The CatchBoth of these games had an incredible, against the odds, gravity defying reception in the final drive of regulation.
In Super Bowl 42, there was the helmet catch. On 3rd-and-5, with just over a minute remaining, Eli Manning was smothered by Patriots defensive lineman. Instead of taking a sure sack, however, Manning slipped away, and gunned a bullet down the center of the field (never a good idea, usually) to reserve wide receiver David Tyree, who made the greatest play in NFL history, catching the ball with safety Rodney Harrison draped all over him, and pinning it to his helmet as he fell to the ground, before maintaining possession as he slammed to the floor.
The catch defied belief. Manning’s elusiveness, his incredibly gutsy throw, and Tyree’s catch — the degree of difficulty, the fact that he pinned it against his helmet, the fact that Harrison was literally on top of him, the fact that it was a no name receiver who made the catch — it still gives me chills watching it to this day.
However, Julian Edelman‘s catch in Super Bowl 51 was Tyree-esque — in fact, many believed that this catch was finally a reciprocation by the football gods, evening the status quo for the Patriots after the Helmet Catch nine years earlier. Brady threw the ball over the middle, looking for Edelman, who was surrounded by three Falcons defenders.

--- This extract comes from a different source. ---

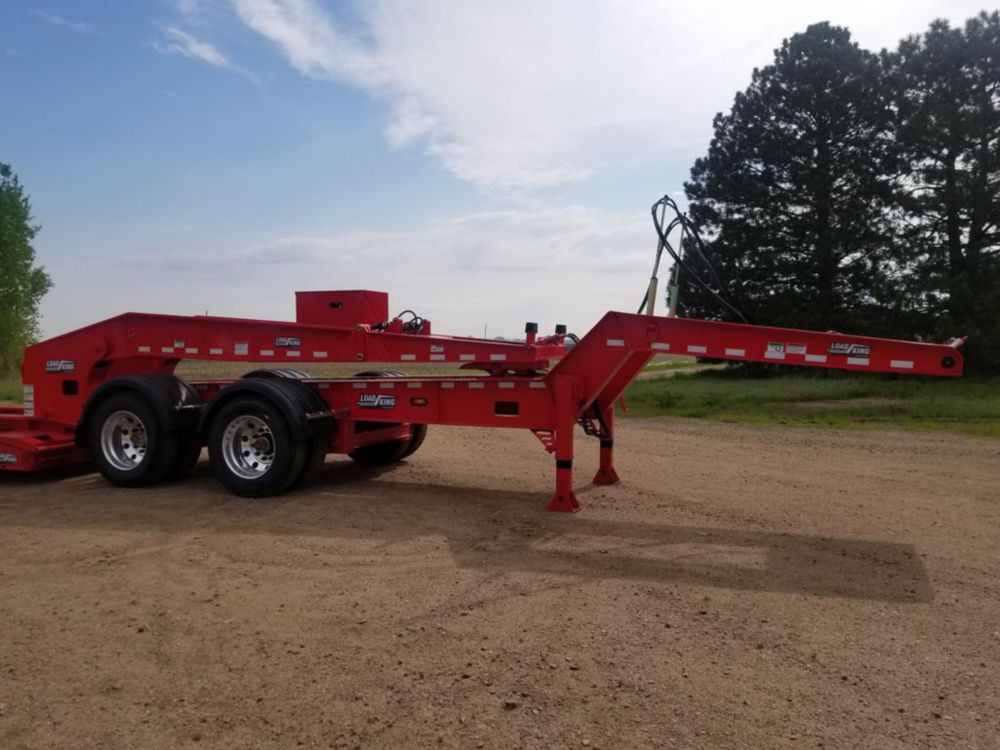 75 tons 68" x 9' 43,300 lbs Triple Axle Lowboy Trailer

Robert Alford, who previously had a pick six in the game, tipped the ball up when all four players dived for it. The ball deflected off a shoe, and then bounced off Edelman’s hands before he snatched it. When Edelman made the catch, the ball was mere centimeters away from touching the turf and being ruled incomplete.
While Edelman’s catch was amazing, there are three reasons why it is not as good as Tyree’s. First, his catch required a great deal of luck — Alford’s tip could have gone anywhere, and if the ball doesn’t bounce up off a shoe, Edelman likely doesn’t make the catch.

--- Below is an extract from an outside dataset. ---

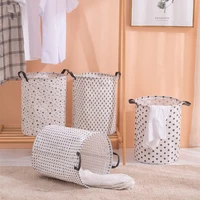 nordic style storage bag household foldable dirty clothes laundry basket sundries childrens toy storage bedroom living room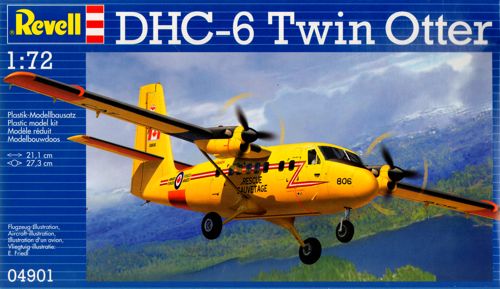 Revell 4901 de_Havilland_Canada DHC-6 Twin Otter 1:72 Model Kit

Tyree’s catch, however, required a ton of skill, concentration, and will– he was incredibly pragmatic by pinning the ball to his helmet, and the concentration and sheer determination that Tyree required to keep the ball from falling was remarkable.
The second factor is the quarterback. Brady was not at all under pressure when he threw the pass. Meanwhile, Manning was nearly sacked by three players, before evading them and slinging it downfield. The degree of difficulty on the throwing side was just as high as the catch.
Third, was circumstance. The Giants were facing a 3rd-and-5, and the Patriots had a 1st-and-10. If Eli gets sacked, it’s 4th-and-long. If the pass is incomplete, it’s still 4th-and-5. If Edelman doesn’t make the catch, it’s 2nd-and-10. The Patriots had already converted on second and third and long during that drive.
Throw in that the Tyree catch happened on the game-winning drive, and the Edelman catch happened on the game-tying drive, and we have another clear winner here.